Nelson, who had ridden into town to see how Becky was getting on then stayed for a rare evening of relaxation, had sobered up fast, ripped the door open and was out in the street and running. McClure charged out after him, still buckling his belt, and the two men ran at an angle across the street to where the lights from the saloon spilled across to shine on the locked door of Jake Cree’s gunsmith’s shop.
From the lighted, curtained upstairs windows there was no sound. They raced into the dark alley.
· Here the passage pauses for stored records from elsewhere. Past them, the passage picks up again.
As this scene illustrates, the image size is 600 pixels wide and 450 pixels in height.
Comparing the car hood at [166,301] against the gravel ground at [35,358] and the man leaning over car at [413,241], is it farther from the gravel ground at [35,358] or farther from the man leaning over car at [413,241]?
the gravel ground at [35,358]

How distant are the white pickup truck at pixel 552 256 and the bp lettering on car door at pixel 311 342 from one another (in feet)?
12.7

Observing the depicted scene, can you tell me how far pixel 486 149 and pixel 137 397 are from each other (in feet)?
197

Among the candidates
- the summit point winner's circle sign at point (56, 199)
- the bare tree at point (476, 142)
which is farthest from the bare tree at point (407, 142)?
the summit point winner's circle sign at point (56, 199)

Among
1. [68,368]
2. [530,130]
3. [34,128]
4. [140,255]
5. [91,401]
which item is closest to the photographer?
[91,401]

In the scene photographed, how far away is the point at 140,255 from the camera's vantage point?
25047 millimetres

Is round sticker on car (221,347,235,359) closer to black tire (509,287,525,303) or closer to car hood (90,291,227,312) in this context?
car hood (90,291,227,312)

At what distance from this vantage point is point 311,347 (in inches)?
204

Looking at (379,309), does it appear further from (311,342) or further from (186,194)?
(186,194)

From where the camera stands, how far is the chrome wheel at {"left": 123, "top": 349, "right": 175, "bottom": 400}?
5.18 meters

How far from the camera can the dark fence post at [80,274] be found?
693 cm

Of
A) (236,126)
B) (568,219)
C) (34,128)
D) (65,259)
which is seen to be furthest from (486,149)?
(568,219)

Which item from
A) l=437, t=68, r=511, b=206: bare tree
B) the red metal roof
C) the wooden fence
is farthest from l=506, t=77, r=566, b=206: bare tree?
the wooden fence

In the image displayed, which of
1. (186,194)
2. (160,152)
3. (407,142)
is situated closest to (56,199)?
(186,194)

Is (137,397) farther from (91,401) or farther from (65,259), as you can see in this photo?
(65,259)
Drawing his gun, Nelson began clattering up the steep stairs. Behind him, pistol in his fist and cocked, McClure saw that the door to Cree’s home gaped wide. Even as they climbed towards it, a child screamed shrilly, and Nelson let out a roar of rage.
Immediately, a voice from inside the room yelled, ‘Stay back, we’ve got the woman!’
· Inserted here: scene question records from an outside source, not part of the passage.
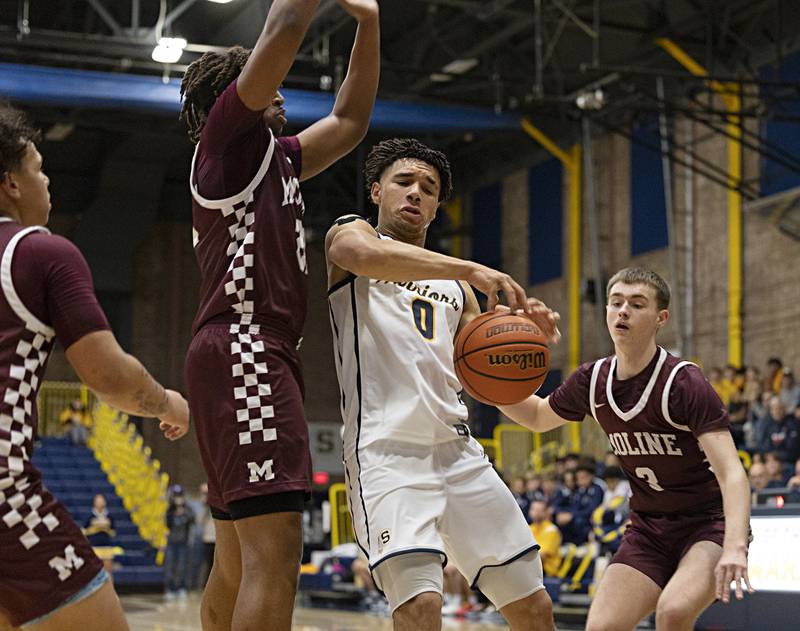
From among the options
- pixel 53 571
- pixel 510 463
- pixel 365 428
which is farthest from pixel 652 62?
pixel 53 571

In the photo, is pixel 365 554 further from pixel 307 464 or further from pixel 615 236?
pixel 615 236

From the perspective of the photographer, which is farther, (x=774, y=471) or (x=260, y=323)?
(x=774, y=471)

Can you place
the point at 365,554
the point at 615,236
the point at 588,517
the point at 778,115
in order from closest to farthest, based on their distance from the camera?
the point at 365,554
the point at 588,517
the point at 778,115
the point at 615,236

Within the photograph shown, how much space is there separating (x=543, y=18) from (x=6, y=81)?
25.6ft

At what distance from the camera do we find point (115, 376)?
3.12 metres

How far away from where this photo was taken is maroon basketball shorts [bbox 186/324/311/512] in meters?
3.56

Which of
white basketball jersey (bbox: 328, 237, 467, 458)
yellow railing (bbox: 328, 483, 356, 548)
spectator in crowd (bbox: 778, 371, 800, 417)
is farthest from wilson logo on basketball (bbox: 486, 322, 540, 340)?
yellow railing (bbox: 328, 483, 356, 548)

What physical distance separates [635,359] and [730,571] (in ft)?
3.45

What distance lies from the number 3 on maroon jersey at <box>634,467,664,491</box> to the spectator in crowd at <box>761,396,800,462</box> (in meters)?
8.82

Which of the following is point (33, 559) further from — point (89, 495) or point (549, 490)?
point (89, 495)

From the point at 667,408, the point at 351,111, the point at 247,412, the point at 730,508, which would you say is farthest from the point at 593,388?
the point at 247,412

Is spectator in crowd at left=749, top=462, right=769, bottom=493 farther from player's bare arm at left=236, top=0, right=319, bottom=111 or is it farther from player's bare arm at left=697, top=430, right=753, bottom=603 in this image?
player's bare arm at left=236, top=0, right=319, bottom=111

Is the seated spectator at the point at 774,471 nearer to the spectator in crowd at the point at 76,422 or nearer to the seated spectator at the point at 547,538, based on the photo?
the seated spectator at the point at 547,538

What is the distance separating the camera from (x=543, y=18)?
1758 centimetres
Nelson stopped on the small, square upper landing, flattened himself against the wall alongside the door, looked back helplessly at McClure.
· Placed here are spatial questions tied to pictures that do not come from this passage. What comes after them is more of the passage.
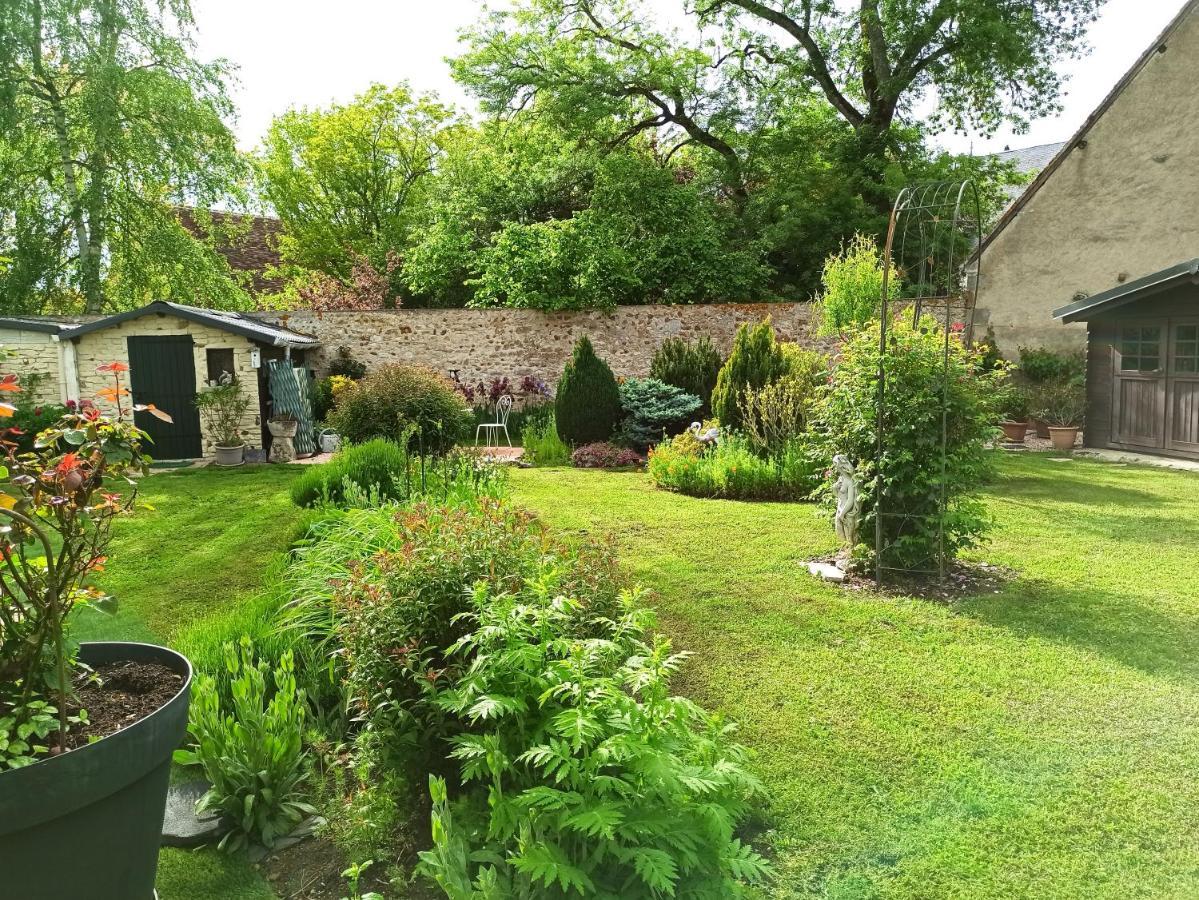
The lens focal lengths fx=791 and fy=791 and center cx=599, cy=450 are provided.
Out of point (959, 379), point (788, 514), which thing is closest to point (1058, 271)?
point (788, 514)

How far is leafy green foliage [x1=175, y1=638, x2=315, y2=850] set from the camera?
2.87 m

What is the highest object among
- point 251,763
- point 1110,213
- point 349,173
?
point 349,173

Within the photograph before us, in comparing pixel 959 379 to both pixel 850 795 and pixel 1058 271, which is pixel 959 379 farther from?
pixel 1058 271

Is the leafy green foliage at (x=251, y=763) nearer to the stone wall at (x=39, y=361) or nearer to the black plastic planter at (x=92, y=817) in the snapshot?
the black plastic planter at (x=92, y=817)

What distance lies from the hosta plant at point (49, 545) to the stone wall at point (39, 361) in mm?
12187

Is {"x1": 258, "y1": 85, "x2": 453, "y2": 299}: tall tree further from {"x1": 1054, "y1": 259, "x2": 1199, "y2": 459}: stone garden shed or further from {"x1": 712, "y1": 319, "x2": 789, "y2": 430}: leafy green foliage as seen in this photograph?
{"x1": 1054, "y1": 259, "x2": 1199, "y2": 459}: stone garden shed

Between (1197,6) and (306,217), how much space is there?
72.6 feet

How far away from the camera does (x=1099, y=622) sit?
4.78m

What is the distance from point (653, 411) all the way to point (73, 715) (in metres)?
9.90

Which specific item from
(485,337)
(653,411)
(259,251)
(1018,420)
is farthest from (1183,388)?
(259,251)

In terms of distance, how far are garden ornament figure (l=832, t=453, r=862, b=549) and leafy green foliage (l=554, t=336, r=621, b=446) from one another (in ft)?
21.7

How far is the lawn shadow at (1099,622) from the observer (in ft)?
14.0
‘That was Beebob Hawkins,’ McClure said softly. He took another cautious step upwards, held the rail as he paused with his rear foot still on the lower tread. ‘Texas Dean’ll be in there with him. Tell them you’re coming in, but first you’ll throw in your pistol.’
‘And then?’
‘You’re alone. If they see you’re unarmed, they won’t keep the woman covered. Then keep them talking, work it so they’re standing with their backs to the door. When the time’s ripe . . .’
Turning his head, Nelson hoarsely called out his name and what he was about to do. McClure couldn’t hear the reply, but Nelson took a deep breath, moved away from the wall and with an underhand throw sent his pistol sliding across the unseen room’s board floor. Then, with a mute glance down the steep stairs at McClure, he stepped into the room.
Mumbled talk, the words indistinguishable, the sense unimportant. All McClure knew was that Dave Lee Nelson was playing his part by keeping the two roughnecks occupied. That gave the lawman the slimmest of chances – but a slim chance was better than no chance, because without his intervention the woman and the young girl faced unimaginable horrors.
A stair creaked as McClure stole upwards.
The talk stopped, left a heavy silence, then picked up.
He reached the small landing, hesitated with the toes of his boots touching the pool of lamplight flooding from the room; watched that light on the boards, the gross, elongated shadows, from those shifting shapes tried to determine the position of Nelson, the woman and the girl, the two men.
And shook his head at the impossibility of the task.
Inside the room, Beebob Hawkins said, ‘We aim to stop Will Sagger, so his kid sister’s going with us.’
‘Where is she?’
‘Ask her.’
‘Mrs Cree?’
‘In the other room, Dave, getting herself ready for bed.’
McClure smiled savagely. Dave Lee Nelson was using his head, asking questions that drew the right answers and painted a picture for the listening lawman. The girl was still out of the way. Cath Cree was there, in the room – but it must have been her pistol they’d heard, and if Nelson could get his hands on it, or snatch his own pistol from the floor when McClure exploded into the room . . .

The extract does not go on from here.